> [WORK ORDER] Output every line of caption text in the material below without changing a word, and leave out the pictures.

DATA TO USE Block Start

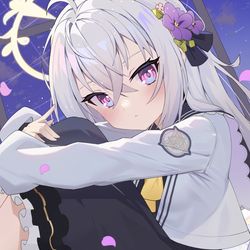 白洲アズサ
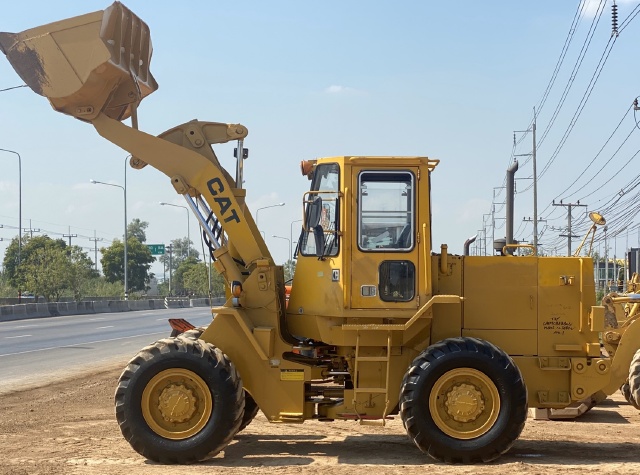 ขายรถตักล้อยาง CAT 926Z นำเข้าจากญี่ปุ่น สภาพสวยพร้อมใช้ มีVDOการทำงานครับ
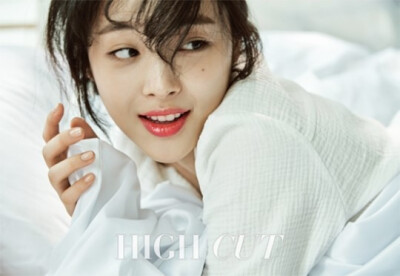 近日，雪莉为《HIGH CUT》杂志拍摄了一租美妆写真，看起来还是那么清秀美丽啊！
Sulli这次的造型主题是春天，妆容强调皮肤的白皙通透和嘴唇的饱满润泽，很有Sulli的风格呢！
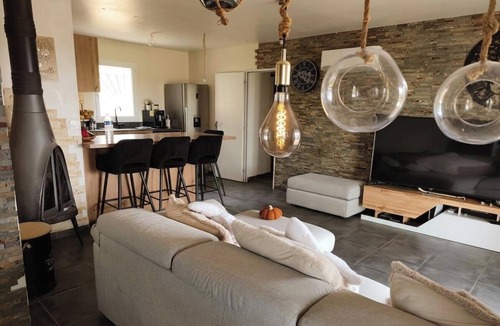 Piolenc House | Family home with garden, trampoline and ideal location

DATA TO USE Block End

> [SOLVED EXERCISE]
 白洲アズサ
 ขายรถตักล้อยาง CAT 926Z นำเข้าจากญี่ปุ่น สภาพสวยพร้อมใช้ มีVDOการทำงานครับ
 近日，雪莉为《HIGH CUT》杂志拍摄了一租美妆写真，看起来还是那么清秀美丽啊！
Sulli这次的造型主题是春天，妆容强调皮肤的白皙通透和嘴唇的饱满润泽，很有Sulli的风格呢！
 Piolenc House | Family home with garden, trampoline and ideal location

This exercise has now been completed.